"Yes. Do you trust me?"
"Personally, yes. But the Company is here on business. When we're attacked, it's time enough to serve out guns to our men."
"Who don't know butt from barrel, and can't hit a house from inside."
"There's something in that. At the same time, Mr. Storm, we have not found your Lower Kutenais especially reliable for trade."
"They're true as steel!"
"No doubt. Perhaps twenty years back, or even more, Lieut. Tschirikov, late of the Russian Navy, came down the coast from Russian America with a schooner-load of sea otter. Had he gone west to China with that cargo he might have done much better, but still, that was not our business. The pelts were, so far as we know, honestly come by. We bought them. He took trade goods, and set off upcountry, to start a trading post among the Kutenais. Quite naturally we expected to buy his furs. We got none."

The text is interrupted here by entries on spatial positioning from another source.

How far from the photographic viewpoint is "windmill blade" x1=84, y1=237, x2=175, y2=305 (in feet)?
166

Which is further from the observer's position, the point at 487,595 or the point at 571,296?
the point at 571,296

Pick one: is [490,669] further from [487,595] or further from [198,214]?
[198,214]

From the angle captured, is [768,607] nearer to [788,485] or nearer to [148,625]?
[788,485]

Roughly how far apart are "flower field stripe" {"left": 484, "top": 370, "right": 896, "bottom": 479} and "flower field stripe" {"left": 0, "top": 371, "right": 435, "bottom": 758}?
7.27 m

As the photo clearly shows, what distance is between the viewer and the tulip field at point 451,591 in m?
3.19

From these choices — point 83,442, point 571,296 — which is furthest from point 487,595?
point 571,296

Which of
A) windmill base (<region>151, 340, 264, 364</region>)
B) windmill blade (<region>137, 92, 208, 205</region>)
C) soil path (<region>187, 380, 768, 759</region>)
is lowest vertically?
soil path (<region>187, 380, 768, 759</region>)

Storm grinned amiably, and Douglas probed a little deeper now.
"Once or twice when I was passing with our brigades, I camped with the good old fellow and offered to talk pelts. He would change the subject at once. I never found out what sort of business he was—well, concealing in our Territory. I thought, to tell you the plain truth, Storm, that it might be worth while to send you, to find out Tschirikov's game."
Storm laughed until the tears came.
"It ain't no sort of secret," he said at last. "According to old Fatbald that load of sea otter and fur seal was worth at Pekin about a million pounds."